The AHCA also has a clause which allows states to opt out of current health care essential requirements.  This will prevent insurers from offering astronomical premiums for those with pre-existing conditions.  This will barely affect Congress and congressional aides, however, because most of these individuals claim residency in the District of Columbia.  Even if the ACA remains in place, the District of Columbia allows residents to obtain health care coverage through a small-group exchange which offers more robust and less expensive benefits than constituents in states not friendly to the ACA.  

The failure to pass even modest, slimmed-down changes to the ACA with the AHCA certainly exposed the immense difficulty lawmakers are having trying to gather the 51 votes needed for an AHCA win.  

As a result of Congress’ reluctance to pass the AHCA, President Donald Trump has threatened lawmakers with the unthinkable: canceling several of their health care benefits.  By far the President’s most explicit threats, Trump said he would cut off payments to insurance companies in an effort to force lobbyists and senators back to the GOP health care plan bargaining table.  In a tweet, the President said, “If a new HealthCare Bill is not approved quickly, BAILOUTS for Insurance Companies and BAILOUTS for Members of Congress will end very soon!”  

This tweet emphasized Mr. Trump’s disappointment with GOP senators who had, thus far, failed to work together to pass even a single piece of legislation that would fulfill a shared campaign pledge to repeal the ACA.  Additionally, it was the very first mention that he was open to considering alternative ideas proposed by conservative activists so to encourage lawmakers back to the drawing board for a conservative win for health care.  

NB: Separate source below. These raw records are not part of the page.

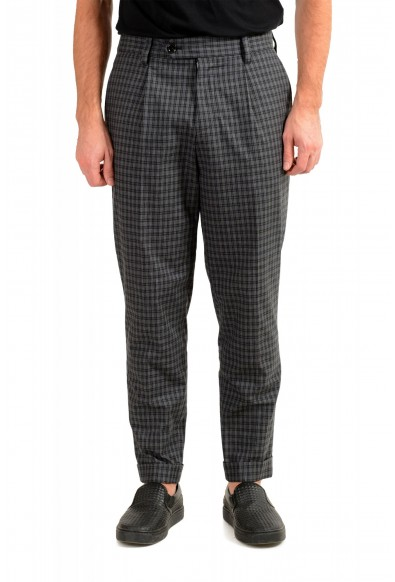 "Hugo Boss Men's ""Porte"" Gray Plaid Pants"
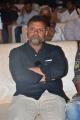 Tirru @ Bharath Ane Nenu Audio Release Stills
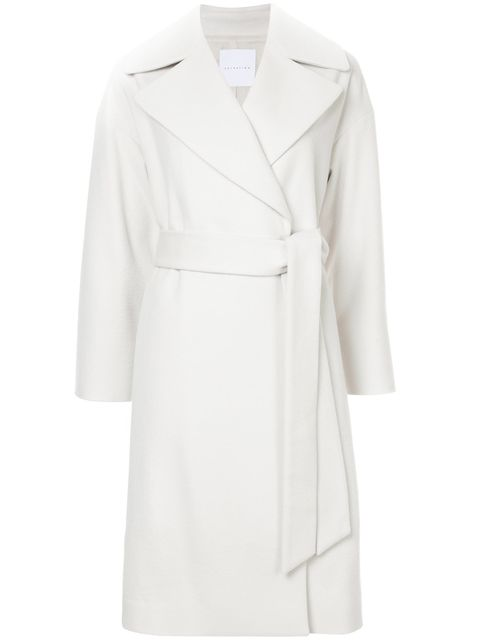 Clothing, White, Coat, Trench coat, Outerwear, Robe, Overcoat, Sleeve, Collar, White coat,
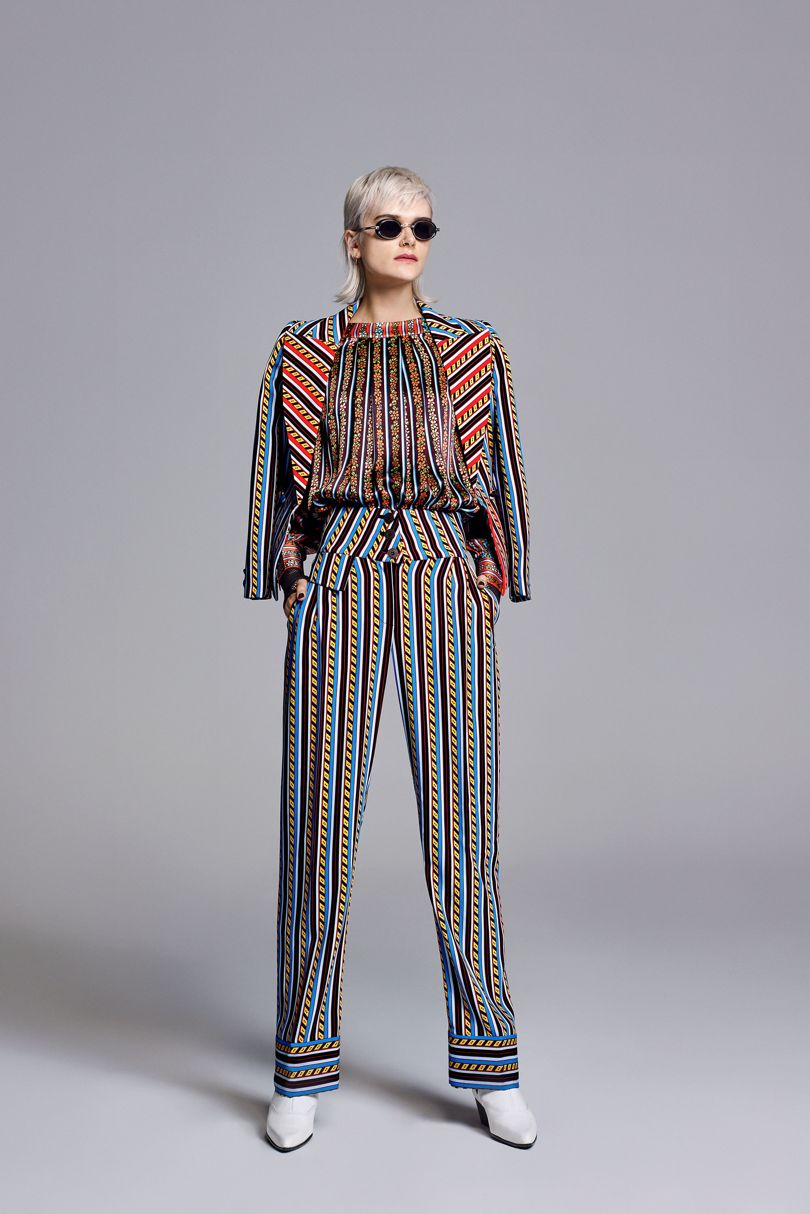 Every Look from Duro Olowu's Fall/Winter 2018 Collection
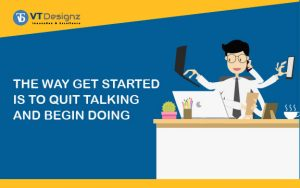 Quit Talking And Begin Doing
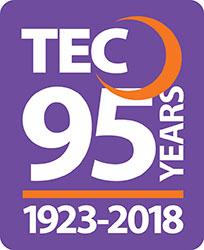 Celebrating 95 years of telecommunications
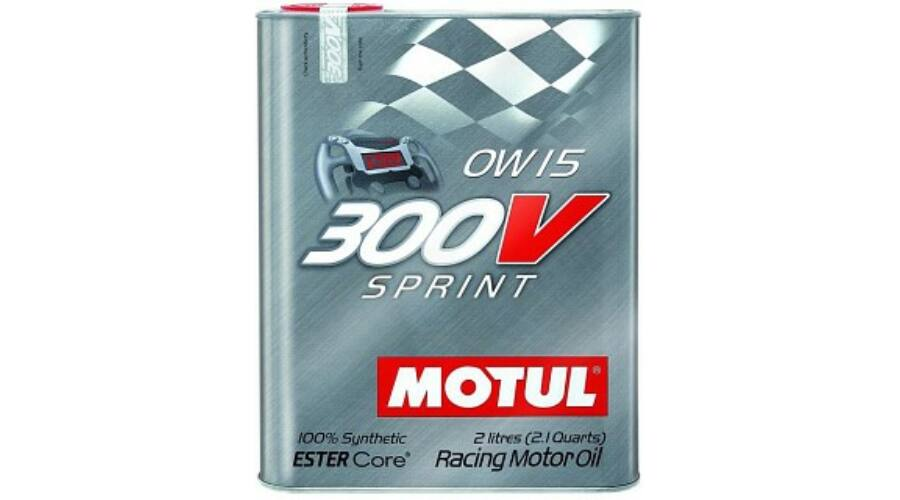 motul 300v sprint 0w15 versenyaut olaj. Black Bedroom Furniture Sets. Home Design Ideas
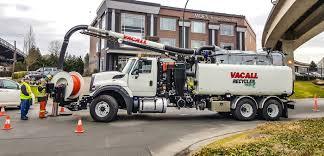 100 Sewer Truck Vacall CleanersJettersStreet SweepersHydro ExcavatorsCatch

Heritage Action, a group of activists for the political arm of the conservative Heritage Foundation, has even proposed that Trump’s administration should eliminate a clause promulgated by the Office of Personnel Management during Obama’s tenure.  That rule is that members of Congress and their staff are permitted to obtain subsidized insurance as if they were Washington, D.C. small businesses.  The subject of much contention for years, many feel like this clause is an end-run around the 2010 health care law which requires members of Congress to obtain coverage just like all other Americans.  Lawmakers and their staffers receive hefty subsidies from their employer (in this case, Congress) when they purchase coverage through the D.C. online insurance exchange.  Critics contend that this subsidy is unique to Congress, and they are pretty much right.  Heritage action in an opinion column noted:  

With the long-promised goal of repealing Obamacare and providing relief from the failing law slowly slipping away because of liberal intransigence, senators should finally subject themselves to the same burdens imposed upon their constituents. Maybe then they would come around to begin delivering on their longstanding promise.   -Heritage Exchange    

Conclusion

Are government employees and members of Congress more important than the rest of US citizens?  Don’t you think that the 535 Congress lawmakers and the thousands of Capitol Hill employees should use the same health insurance plan that they would have the rest of us use?   Some of my small business client’s most pressing concerns are about having affordable health care solutions and over-regulation.